Rich Albonizio has been on both sides of the fence. Before coming to Greenwich 16 years ago -- and winning six league championships -- Albonizio was the coach at Trinity Catholic, where his teams were consistently near the top of the standings.
Still, while seven wins with the Crusaders got him pats on the back, the same total in Greenwich spur cries for his job.
"People at Trinity might do a better job than other schools that are undefeated," Albonizio said, referring to the impediments on a small private school program. "Some places are more patient. It wasn't that we weren't trying there."
So why have just four schools ruled the FCIAC for so long? There are a number of common factors. Marinelli, Albonizio and Marce Petroccio at Staples have been at their schools for a long time -- Marinelli for 32 years -- and have attracted loyal and knowledgeable coaching staffs. Each school is located in affluent towns that can provide the resources and support staffs that provide teams with an edge.
All four communities have flourishing youth programs that provide their high schools with strong talent pools. Many younger players are taught the same offenses and defenses as the schools they aspire to one day play for.
"We work very closely with the youth programs and I think our guys do a great job," Marinelli said. "They are passionate about football. We offer clinics and run camps for them. Our guys do it for the right reason."
And, as is often the case at the high school level in all sports, excellence is a self-perpetuating commodity.
Thus far only one person in the modern era has been able to quickly transform a have-not into a consistent have, and that was Petroccio. When he came to Staples in 1993, it was known as a "soccer school" because of the strong tradition of the boys soccer team, one of the best in the state. The football team, once a part of Westport's fabric, was in disarray.

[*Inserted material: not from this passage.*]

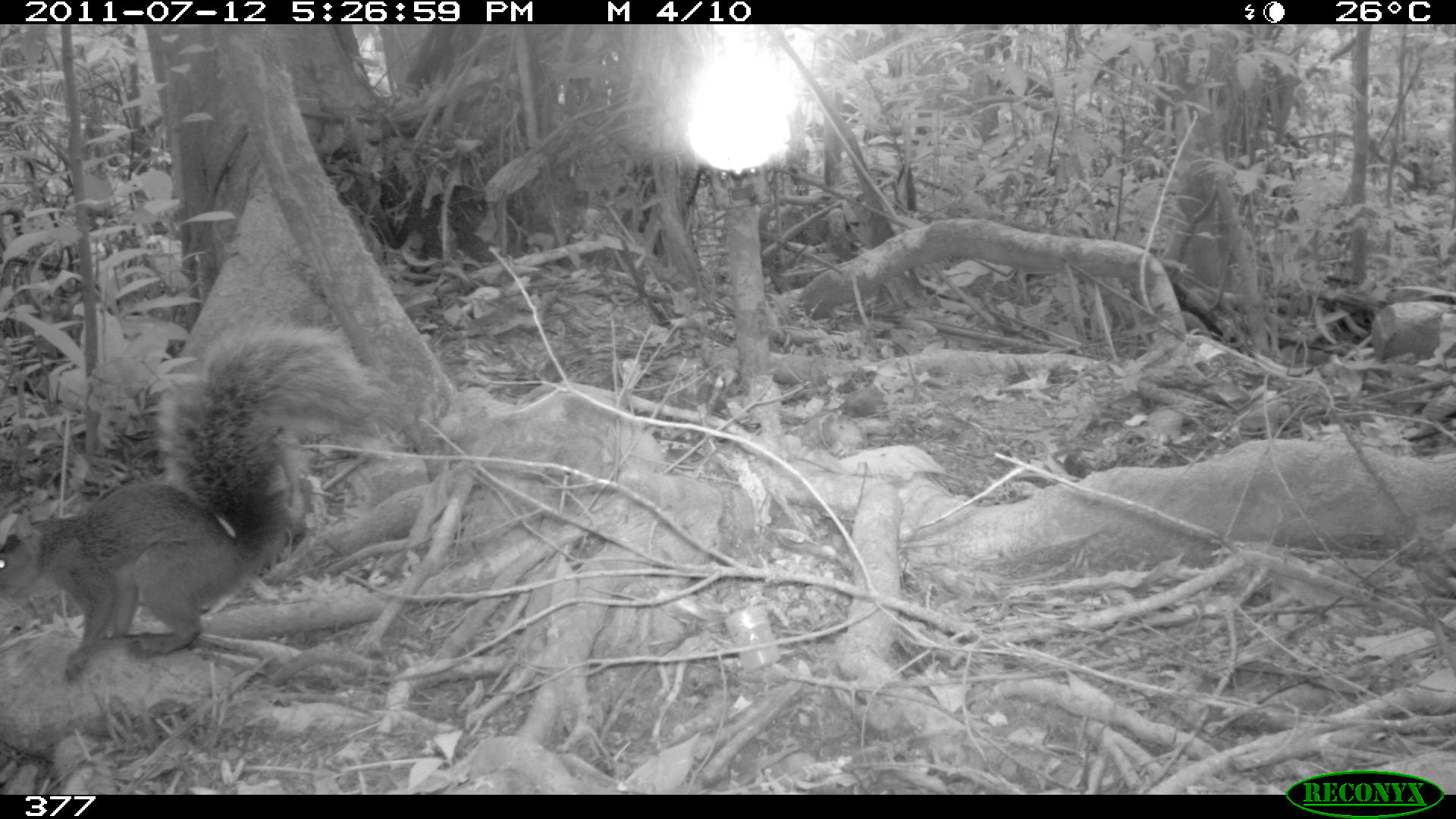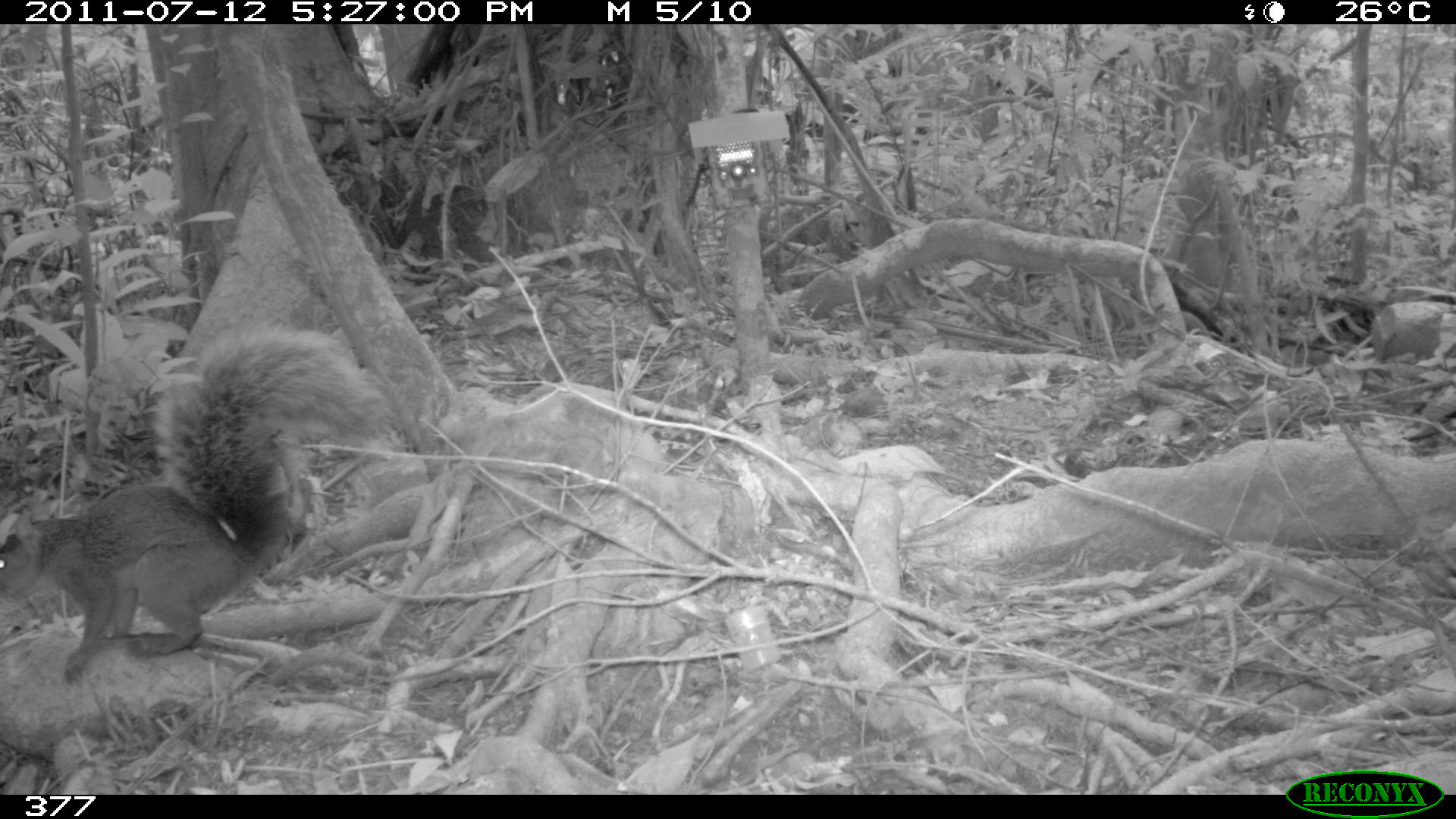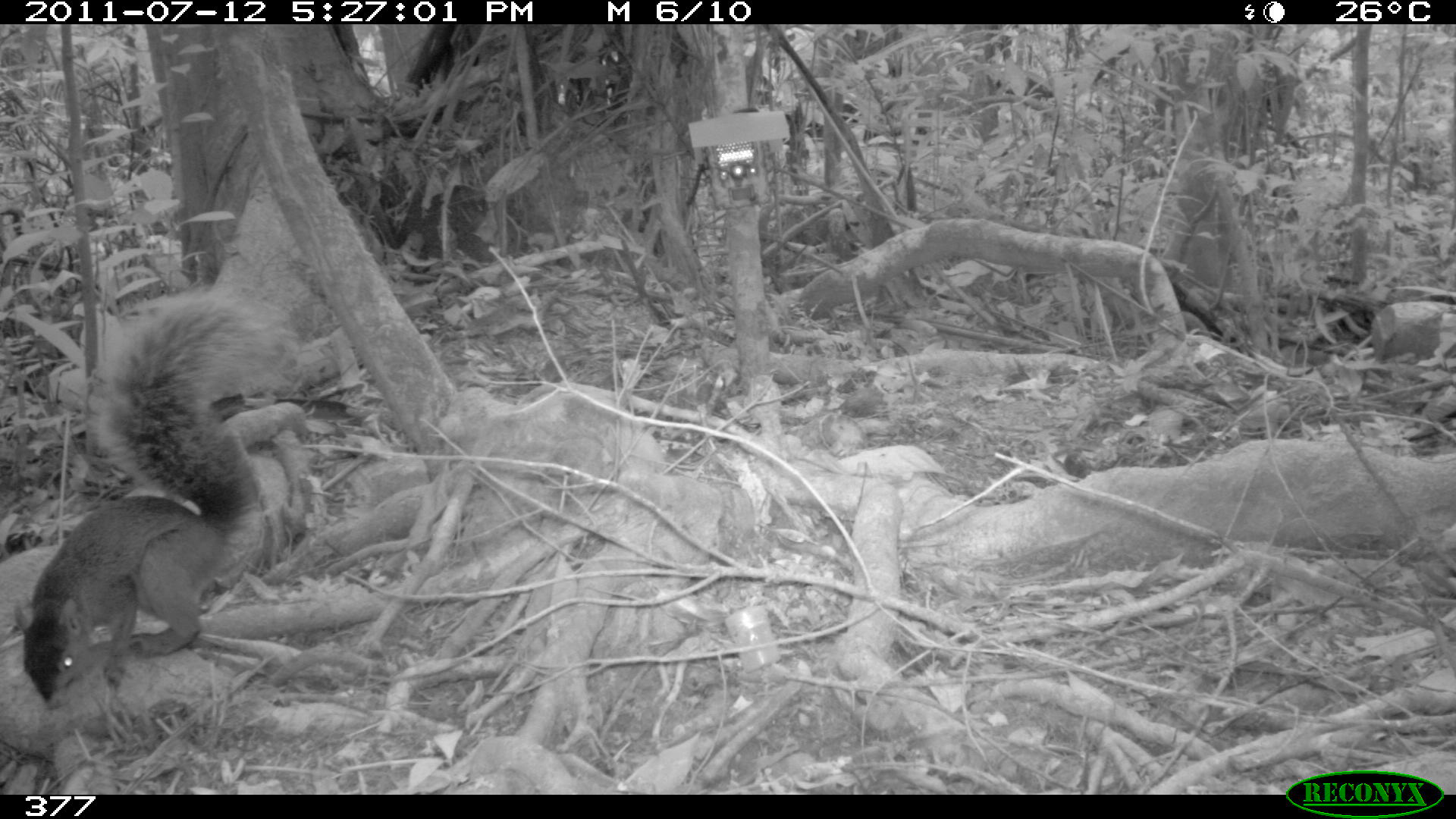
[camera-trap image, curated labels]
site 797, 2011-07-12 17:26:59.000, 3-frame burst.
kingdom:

"The state of the program when we got here, quite honestly, was pretty bad, and that's an understatement," Petroccio said. "The kids didn't care about football, the school didn't care about football. We made a decision to make kids accountable and responsible for their own actions. Instead of blaming the refs or the weather or anything, they had to look themselves in the mirror and worry about what they could do to get us over the hump."
Petroccio worked from the bottom up, playing carnival barker to get support from the town, building a weight room and laying a foundation for the Wreckers to compete.

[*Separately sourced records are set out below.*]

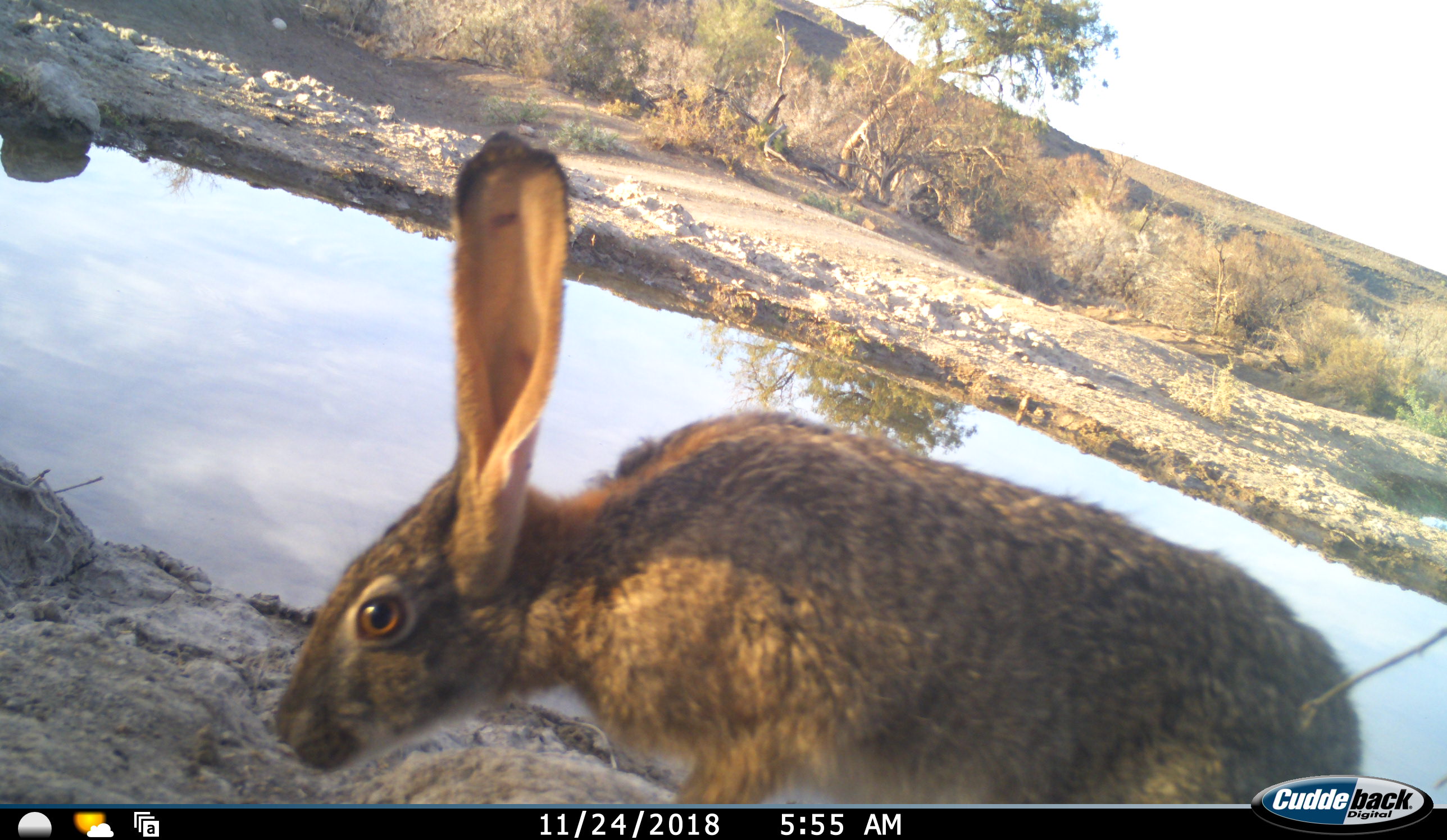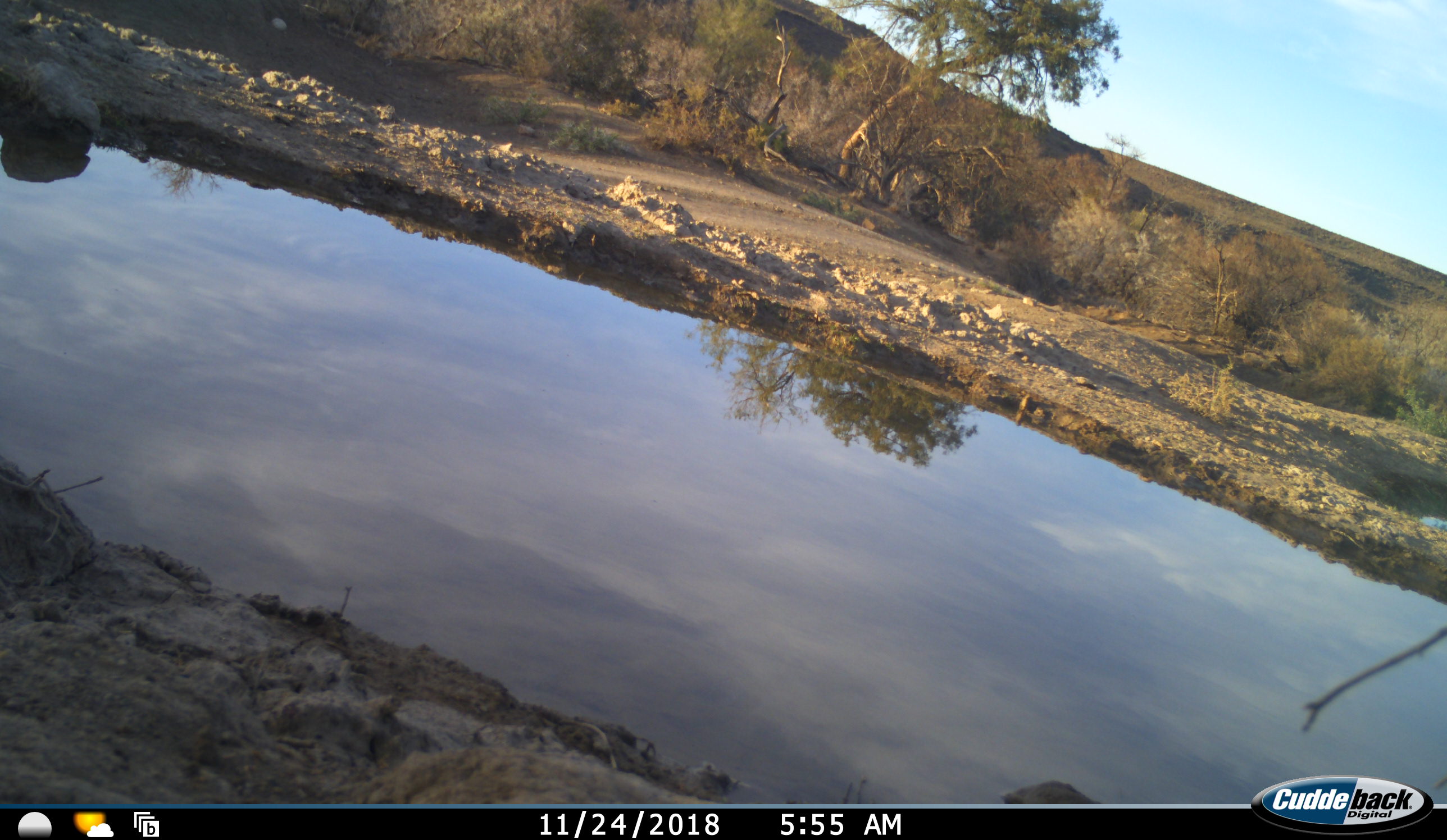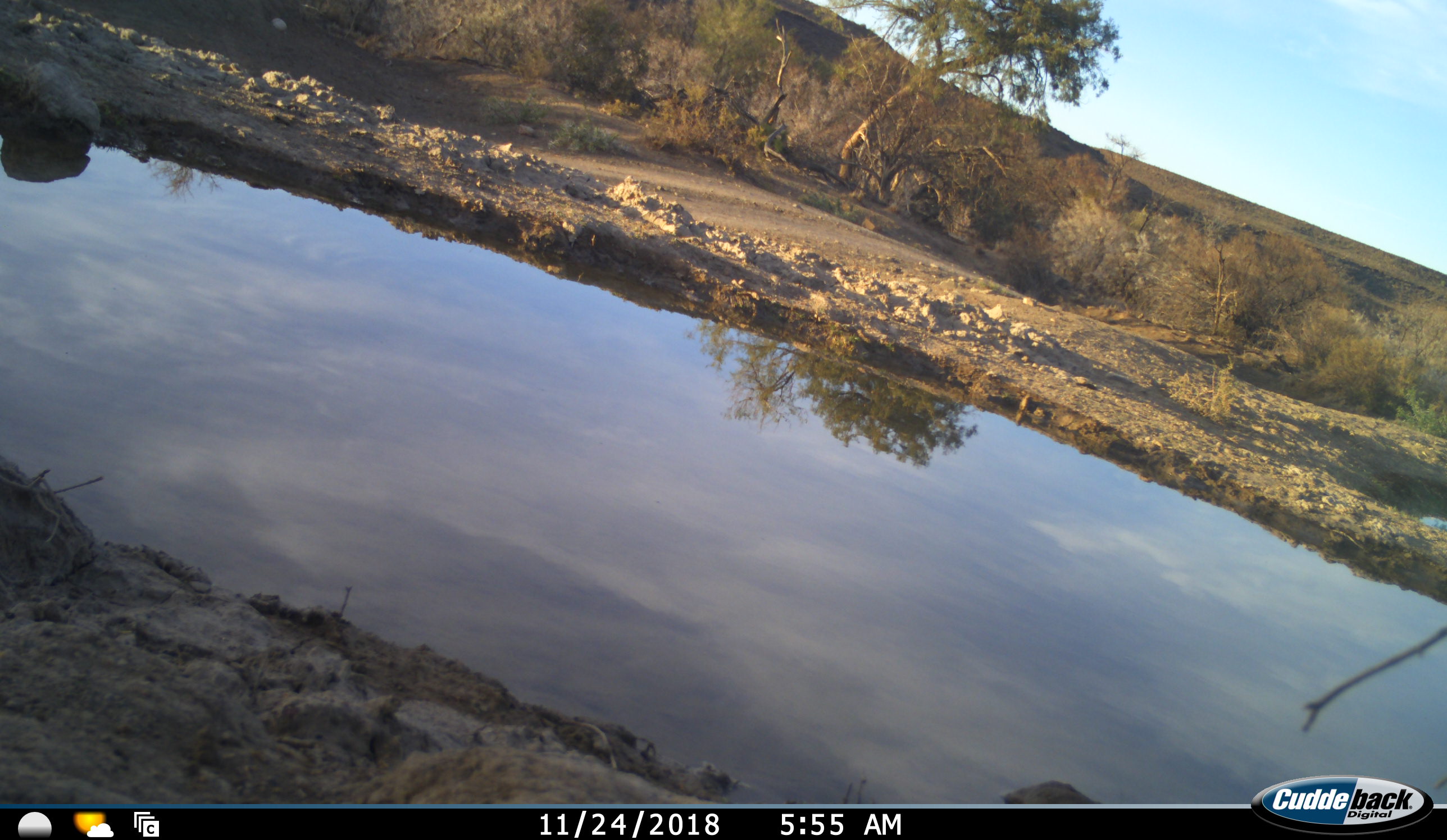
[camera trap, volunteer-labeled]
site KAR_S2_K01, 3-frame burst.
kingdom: Animalia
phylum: Chordata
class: Mammalia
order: Lagomorpha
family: Leporidae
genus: Lepus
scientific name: Lepus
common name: hare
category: hareunknown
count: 1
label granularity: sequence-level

Staples went 2-8 that first season -- a win total that equaled or surpassed the previous five years, and 5-5 each of the next two years. In 1997 Petroccio won the first of four FCIAC championships.
"It took a lot of time and a lot of sacrifices by a lot of people," Petroccio said. "Everyone was on the same page. There was one goal: to be as good as we could be."
Asked how he was able to succeed at a sizable task that has proved elusive for other coaches, Petroccio said, "Fortunately we have gotten tremendous support from the community. You can look at it 100 different ways. I can't speak for other coaches and their communities. We're just very fortunate."
So what does the future hold? One week into this new season, the favorites to win the FCIAC title are -- surprise -- Staples, Greenwich, Darien and New Canaan, with the rest of the league outsiders trying to earn membership into an exclusive club.
"It's hard to put your finger on it and I'm not quite sure how it changes," said Cunningham, who was a member of Greenwich's back to back conference championship teams in 1981 and 1982. "I think every coach, no matter where you are coaching, is trying to get to that point. I think it is all part of getting to that right culture. There is a ways to go."